Parks And Green Space

What about the great outdoors beyond the sidewalks? Each offers more green space than you’d imagine for cities so compact. Barcelona’s Parc Güell would have beaten any of Paris’ parks hands down 10 years ago… unfortunately, it was privatized in 2013 and you now have to buy tickets (for a staggering 10 euros) to visit this fantastical Eden. I’m sure this is a positive move for the wellbeing of the park, which was seeing too many visitors in a day, but for residents of the city, I can’t help thinking this was a major loss.

Paris boasts a staggering amount of—free to access—green spaces. With two woods at edges of the city, plus several large parks, and countless small green corners, you’ll never go far without grass or trees in Paris.

Within an hour of either city, you could be hiking in the depth of the woods, and near Barcelona you also have the Montserrat mountains to climb or ski.

Where the cities really differ is in three places: the cost of living, the personality of the population and, therefore, the city overall, and the geography.

Cost Of Living

Barcelona is much cheaper than Paris—by up to 45% according to some sources. Food and rent are notably more affordable in Barcelona. Whether you’re eating out or buying groceries, you’ll generally save money in Spain, no matter where you are in the country. Utilities cost about the same in each place, as does gas…

Which brings me to the geographical difference: Barcelona is a lot more temperate than Paris, which gets a full four seasons. In Paris you’d be unlikely to have air conditioning to add to your bills in summer, simply because it doesn’t exist in most apartments. In Barcelona, you’re more likely to have climate control available, and if you have it, you’re likely to use it in summer.  On the other hand, you’d need more heating in Paris throughout the winter than you’d need in Barcelona, where it doesn’t usually get as cold…

Personally, I love seasonal change, especially after living without it for seven years in Panama, so I love Paris’ climate.
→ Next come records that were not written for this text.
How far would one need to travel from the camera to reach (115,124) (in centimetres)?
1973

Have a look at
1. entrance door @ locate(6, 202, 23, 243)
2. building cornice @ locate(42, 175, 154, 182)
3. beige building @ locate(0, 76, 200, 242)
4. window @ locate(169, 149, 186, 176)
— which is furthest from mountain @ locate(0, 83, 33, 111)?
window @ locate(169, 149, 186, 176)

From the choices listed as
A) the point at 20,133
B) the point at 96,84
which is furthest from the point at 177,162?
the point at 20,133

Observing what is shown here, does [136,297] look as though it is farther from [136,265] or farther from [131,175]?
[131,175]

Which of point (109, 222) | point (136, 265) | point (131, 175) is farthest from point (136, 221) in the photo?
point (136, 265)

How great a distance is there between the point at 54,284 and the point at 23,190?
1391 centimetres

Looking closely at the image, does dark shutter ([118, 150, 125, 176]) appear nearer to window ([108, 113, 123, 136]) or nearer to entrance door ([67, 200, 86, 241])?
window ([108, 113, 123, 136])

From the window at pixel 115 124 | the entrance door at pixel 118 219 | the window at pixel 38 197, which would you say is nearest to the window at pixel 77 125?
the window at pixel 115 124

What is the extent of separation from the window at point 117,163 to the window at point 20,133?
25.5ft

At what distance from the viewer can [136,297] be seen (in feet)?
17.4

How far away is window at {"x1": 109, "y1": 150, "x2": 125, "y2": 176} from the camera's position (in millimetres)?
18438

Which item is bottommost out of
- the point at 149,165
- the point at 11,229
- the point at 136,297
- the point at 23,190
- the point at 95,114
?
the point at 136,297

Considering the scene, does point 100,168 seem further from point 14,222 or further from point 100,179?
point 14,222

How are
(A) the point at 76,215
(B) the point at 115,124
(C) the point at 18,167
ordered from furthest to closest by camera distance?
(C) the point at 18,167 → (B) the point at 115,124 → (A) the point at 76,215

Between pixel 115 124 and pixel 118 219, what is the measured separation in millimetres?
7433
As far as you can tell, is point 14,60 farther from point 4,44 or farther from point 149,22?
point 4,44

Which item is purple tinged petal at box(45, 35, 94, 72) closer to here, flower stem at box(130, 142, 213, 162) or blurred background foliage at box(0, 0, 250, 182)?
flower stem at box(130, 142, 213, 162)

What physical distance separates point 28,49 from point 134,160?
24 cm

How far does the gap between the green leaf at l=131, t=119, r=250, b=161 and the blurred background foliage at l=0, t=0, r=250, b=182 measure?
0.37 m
While Barcelona does get a hot summer, its winter rarely gets below 50°F, and that’s not enough for me.


The final difference is the hardest to describe, but perhaps the most obvious once you’ve experienced both: their personalities.

Barcelona and its people are open, eccentric, welcoming, warm, lively… a little rambunctious.

You could almost say that Paris and Parisians are the opposite. I don’t mean it as an insult—I’ve chosen Paris as my home because I love it and its personality more than any other city I’ve yet experienced. But there’s no denying (and it’s a cliché for a reason) that Parisians are standoffish and can come off as cold. The city is traditional and staid.


Ah, and a bonus difference… one that means so little to me I nearly forgot it, but which may be the entire reason some people would visit or move to Barcelona: the beach! Barcelona is the only true waterfront metropolis in Europe, and this claim to fame is enough to attract millions of tourists a year. Locals run on the beach in the morning, surf, swim and fish on the weekend, and enjoy romantic walks in the evening… you don’t get that in Paris.